Aim
Collect each line of the entries below that contains the word "rocky", copying every such line in full.

Provided entries
* * *

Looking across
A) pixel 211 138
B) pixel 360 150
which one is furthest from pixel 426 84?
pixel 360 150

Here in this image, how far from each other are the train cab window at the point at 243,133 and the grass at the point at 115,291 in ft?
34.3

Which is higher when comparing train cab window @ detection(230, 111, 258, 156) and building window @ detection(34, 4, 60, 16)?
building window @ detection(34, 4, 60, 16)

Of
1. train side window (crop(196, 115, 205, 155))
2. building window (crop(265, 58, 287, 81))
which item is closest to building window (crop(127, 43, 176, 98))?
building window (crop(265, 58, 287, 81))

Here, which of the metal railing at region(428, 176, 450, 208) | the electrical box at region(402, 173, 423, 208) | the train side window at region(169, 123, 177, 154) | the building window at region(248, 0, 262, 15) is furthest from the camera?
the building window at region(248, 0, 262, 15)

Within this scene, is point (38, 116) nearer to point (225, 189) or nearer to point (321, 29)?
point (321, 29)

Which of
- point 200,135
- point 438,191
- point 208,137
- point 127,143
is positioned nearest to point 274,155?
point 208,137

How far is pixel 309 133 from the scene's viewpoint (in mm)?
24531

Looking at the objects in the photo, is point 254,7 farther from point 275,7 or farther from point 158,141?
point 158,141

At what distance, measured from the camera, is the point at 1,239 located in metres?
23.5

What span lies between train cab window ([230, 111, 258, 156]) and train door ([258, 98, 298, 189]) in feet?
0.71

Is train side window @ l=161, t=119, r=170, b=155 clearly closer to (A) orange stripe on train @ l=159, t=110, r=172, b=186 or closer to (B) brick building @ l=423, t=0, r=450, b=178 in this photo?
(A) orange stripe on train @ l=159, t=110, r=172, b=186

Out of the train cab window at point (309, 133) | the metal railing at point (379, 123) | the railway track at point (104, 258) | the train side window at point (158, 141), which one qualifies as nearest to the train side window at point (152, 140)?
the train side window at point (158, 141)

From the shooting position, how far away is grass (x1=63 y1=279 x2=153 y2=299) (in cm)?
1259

* * *

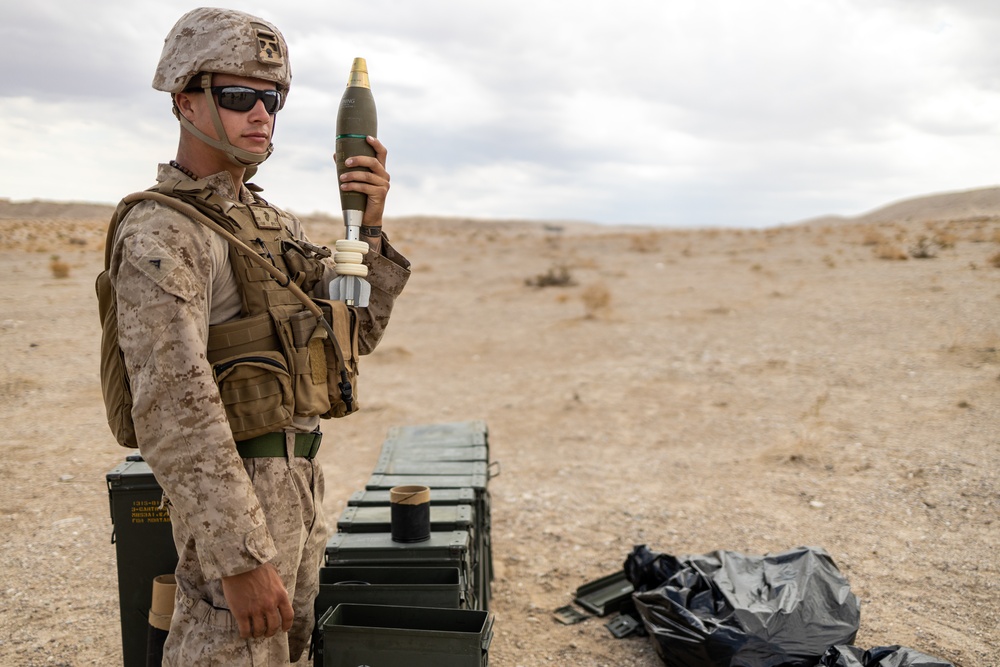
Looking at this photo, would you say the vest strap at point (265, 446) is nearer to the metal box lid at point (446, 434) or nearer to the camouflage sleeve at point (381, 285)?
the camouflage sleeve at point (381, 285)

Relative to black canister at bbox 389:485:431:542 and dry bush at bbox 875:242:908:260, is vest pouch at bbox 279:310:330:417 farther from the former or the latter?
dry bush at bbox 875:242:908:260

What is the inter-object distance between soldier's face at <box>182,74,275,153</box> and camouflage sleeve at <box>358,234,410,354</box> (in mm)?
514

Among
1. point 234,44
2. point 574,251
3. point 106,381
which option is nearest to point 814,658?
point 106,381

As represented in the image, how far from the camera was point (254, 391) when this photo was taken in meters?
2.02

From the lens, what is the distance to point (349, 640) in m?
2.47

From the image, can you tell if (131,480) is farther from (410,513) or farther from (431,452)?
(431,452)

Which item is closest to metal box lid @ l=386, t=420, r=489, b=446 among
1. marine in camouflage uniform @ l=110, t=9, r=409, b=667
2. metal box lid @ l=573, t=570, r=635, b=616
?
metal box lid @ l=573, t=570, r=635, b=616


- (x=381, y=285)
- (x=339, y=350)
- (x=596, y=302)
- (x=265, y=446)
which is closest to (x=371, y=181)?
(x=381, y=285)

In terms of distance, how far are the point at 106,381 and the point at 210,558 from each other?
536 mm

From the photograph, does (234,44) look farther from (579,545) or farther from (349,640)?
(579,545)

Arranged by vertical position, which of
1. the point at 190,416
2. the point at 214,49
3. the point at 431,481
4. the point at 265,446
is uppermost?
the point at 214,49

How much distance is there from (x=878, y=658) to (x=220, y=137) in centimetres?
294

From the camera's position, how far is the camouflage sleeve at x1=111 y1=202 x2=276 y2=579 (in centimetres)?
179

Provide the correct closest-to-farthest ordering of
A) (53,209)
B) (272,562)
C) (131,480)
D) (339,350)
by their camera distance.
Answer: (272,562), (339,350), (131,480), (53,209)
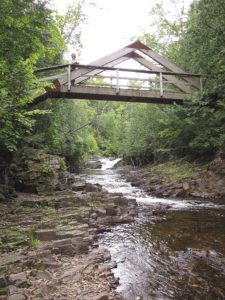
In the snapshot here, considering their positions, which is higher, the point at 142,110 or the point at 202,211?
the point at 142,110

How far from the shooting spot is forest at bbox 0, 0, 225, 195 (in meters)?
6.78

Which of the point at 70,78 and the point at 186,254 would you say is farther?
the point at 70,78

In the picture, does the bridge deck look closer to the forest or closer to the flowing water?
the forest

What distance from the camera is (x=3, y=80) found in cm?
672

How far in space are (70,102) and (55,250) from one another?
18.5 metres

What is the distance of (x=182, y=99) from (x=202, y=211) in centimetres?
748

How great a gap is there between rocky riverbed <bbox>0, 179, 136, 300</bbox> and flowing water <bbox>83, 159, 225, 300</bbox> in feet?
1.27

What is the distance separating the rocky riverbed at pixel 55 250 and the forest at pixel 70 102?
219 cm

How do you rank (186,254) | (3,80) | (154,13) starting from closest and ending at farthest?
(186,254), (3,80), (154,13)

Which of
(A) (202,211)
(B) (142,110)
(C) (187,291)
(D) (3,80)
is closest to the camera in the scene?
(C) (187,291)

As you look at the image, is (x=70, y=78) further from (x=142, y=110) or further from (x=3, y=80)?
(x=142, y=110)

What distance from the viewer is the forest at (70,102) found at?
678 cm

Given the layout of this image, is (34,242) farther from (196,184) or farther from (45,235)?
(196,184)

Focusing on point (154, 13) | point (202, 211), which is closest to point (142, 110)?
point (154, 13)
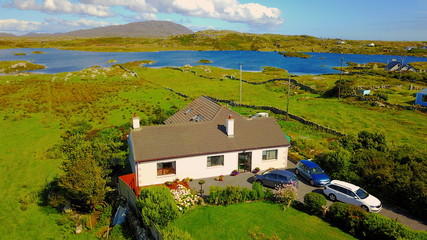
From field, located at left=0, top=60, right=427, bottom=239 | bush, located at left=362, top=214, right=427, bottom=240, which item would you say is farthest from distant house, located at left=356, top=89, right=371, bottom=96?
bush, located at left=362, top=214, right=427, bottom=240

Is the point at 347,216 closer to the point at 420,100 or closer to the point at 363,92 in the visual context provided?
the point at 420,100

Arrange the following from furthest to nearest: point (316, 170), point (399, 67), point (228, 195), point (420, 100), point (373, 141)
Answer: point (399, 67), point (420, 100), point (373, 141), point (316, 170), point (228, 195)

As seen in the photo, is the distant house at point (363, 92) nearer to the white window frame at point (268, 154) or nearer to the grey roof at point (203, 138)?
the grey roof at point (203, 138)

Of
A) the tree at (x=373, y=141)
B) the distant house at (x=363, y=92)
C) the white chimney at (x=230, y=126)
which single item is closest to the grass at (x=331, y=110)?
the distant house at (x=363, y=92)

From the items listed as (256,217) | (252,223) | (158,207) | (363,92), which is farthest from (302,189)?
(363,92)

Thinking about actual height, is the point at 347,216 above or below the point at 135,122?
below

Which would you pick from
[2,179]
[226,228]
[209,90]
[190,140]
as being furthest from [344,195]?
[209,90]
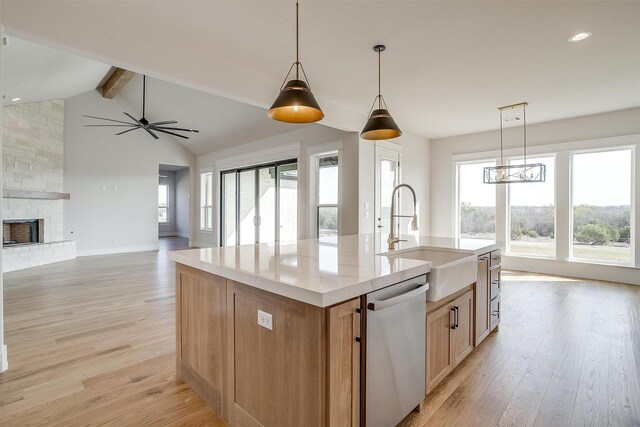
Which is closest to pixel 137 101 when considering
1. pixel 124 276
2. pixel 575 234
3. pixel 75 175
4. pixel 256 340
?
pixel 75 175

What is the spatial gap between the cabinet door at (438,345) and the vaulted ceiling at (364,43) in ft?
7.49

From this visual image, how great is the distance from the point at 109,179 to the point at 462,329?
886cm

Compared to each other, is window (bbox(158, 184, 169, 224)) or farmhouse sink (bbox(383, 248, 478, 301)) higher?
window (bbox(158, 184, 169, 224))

* * *

Result of the exercise
How great a gap is there between rocky riverbed <bbox>0, 179, 136, 300</bbox> and flowing water <bbox>83, 159, 225, 300</bbox> in feet?
What is the distance separating the rocky riverbed at pixel 55 250 and the forest at pixel 70 102?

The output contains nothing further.